Excerpted text >>
○ ○ ○ ○ ○ ○ ○
Newsgroups: sci.fractals
Subject: Re: Mandelbrot interior
Date: 16 Dec 1996 06:14:17 GMT
Organization: "University of Washington, Mathematics, Seattle"
Message-ID: <592pbp$dff@nntp1.u.washington.edu>
References: <32AD6BD1.2781E494@ic.ac.uk>
<19961214003100.TAA00386@ladder01.news.aol.com>
Keywords: symbolic dynamics, shift map, zeta function, entropy
In article <19961214003100.TAA00386@ladder01.news.aol.com>,
swarsmatt@***.*** (SWars Matt) writes:
|> The dynamics of the set along the real axis are conjugate to
|> those of the logistic map studied by Feigenbaum, so by Sarkovskii's
|> theorem there are periodic points of all periods, and at the Feigenbaum
|> point chaotic dynamics begin. In these points the orbit of the critical
|> point (zero of course) never is attracted to a periodic point.
○ ○ ○ ○ ○ ○ ○
Work to do >>
Continue the newsgroup post about the dynamics of the Mandelbrot set along the real axis from where it stops.
○ ○ ○ ○ ○ ○ ○
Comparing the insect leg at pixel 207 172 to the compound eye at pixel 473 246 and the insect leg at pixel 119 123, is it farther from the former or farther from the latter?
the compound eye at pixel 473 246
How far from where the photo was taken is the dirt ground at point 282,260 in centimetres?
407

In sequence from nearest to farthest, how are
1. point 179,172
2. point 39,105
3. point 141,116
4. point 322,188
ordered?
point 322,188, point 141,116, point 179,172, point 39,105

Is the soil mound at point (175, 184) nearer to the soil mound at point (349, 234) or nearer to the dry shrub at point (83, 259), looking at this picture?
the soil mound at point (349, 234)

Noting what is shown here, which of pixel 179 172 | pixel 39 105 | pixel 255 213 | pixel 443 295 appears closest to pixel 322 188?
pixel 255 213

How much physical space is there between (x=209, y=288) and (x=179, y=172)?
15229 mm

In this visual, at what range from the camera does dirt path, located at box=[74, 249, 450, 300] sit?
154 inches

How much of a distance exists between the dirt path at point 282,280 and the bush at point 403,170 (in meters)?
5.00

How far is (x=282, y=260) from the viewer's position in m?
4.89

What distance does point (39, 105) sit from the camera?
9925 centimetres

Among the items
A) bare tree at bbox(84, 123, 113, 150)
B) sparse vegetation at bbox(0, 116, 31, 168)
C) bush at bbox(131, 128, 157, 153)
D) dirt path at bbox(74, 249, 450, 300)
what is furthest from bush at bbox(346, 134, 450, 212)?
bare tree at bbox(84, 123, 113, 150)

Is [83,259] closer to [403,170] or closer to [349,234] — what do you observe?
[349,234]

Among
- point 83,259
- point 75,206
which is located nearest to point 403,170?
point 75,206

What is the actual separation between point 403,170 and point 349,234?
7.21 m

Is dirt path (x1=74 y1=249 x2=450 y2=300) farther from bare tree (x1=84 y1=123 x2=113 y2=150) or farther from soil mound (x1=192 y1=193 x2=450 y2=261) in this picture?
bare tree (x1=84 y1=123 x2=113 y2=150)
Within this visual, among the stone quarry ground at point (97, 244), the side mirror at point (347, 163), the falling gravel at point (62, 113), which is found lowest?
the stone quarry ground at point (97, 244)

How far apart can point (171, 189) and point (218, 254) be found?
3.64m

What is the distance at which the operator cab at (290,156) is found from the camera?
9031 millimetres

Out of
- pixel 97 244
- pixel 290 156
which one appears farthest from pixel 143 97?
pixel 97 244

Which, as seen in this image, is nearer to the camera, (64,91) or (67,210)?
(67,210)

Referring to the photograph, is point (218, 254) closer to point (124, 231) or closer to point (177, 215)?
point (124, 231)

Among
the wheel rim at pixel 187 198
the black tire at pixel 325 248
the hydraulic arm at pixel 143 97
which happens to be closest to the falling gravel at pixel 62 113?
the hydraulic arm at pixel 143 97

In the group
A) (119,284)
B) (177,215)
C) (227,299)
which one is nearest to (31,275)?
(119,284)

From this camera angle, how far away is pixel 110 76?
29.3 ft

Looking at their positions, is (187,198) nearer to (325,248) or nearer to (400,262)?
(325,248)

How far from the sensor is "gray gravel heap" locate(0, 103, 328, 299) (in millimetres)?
○ ○ ○ ○ ○ ○ ○
Exercise answer >>
For c in the interior of a lobe of the Mandelbrot set, x -> x^2 + c posseses
a superattracting cycle of a period which depends on the lobe. The
open intervals between the points of the cycle 0, f(0), ... f^p(0) = 0
can be taken as an "alphabet" and the itinerary of a "typical" x
is then associated with an infinite sequence according to which
intervals it passed through. The dynamical system defined by iterating
x -> x^2 + c on its Julia set then turns out to be topologically conjugate
to a "shift of finite type" (sft) which is defined by studying how these
intervals are mapped to one another by f_c(x) = x^2 + c. This allows one
to compute the entropy, the number of points of each period, etc.,
by standard methods of symbolic dynamics. Because the cycles are
attracting, and because the method employs only topological features
of how the intervals are mapped into one another, numerical inaccuracies
in determining the precise values of the roots do no harm--- only
the order in which x_1, x_2, ... x_p occur on the real line matters.
An example should suffice to indicate how these methods work.
First take f(x) = x^2 - 1.62541. (This value of c belongs to
a "period five" lobe of the Mandlebrot set which sits over the
real axis, slightly behind the Feigenbaum point). This has a
superattracting five cycle which is approximately
(0, -1.62541, 1.01655, -0.592041, -1.2749)
Notice that the order in the cycle does not correspond to the order
along the real line. Diagramatically, we have
A B C D
-----|-------|-------|---------|--------|-----------
f(0) f^4(0) f^3(0) 0 f^2(0)
This gives a four letter alphabet. Since f is continuous, we can
see that f maps A onto D, B onto B union C, C onto A, D onto A union B.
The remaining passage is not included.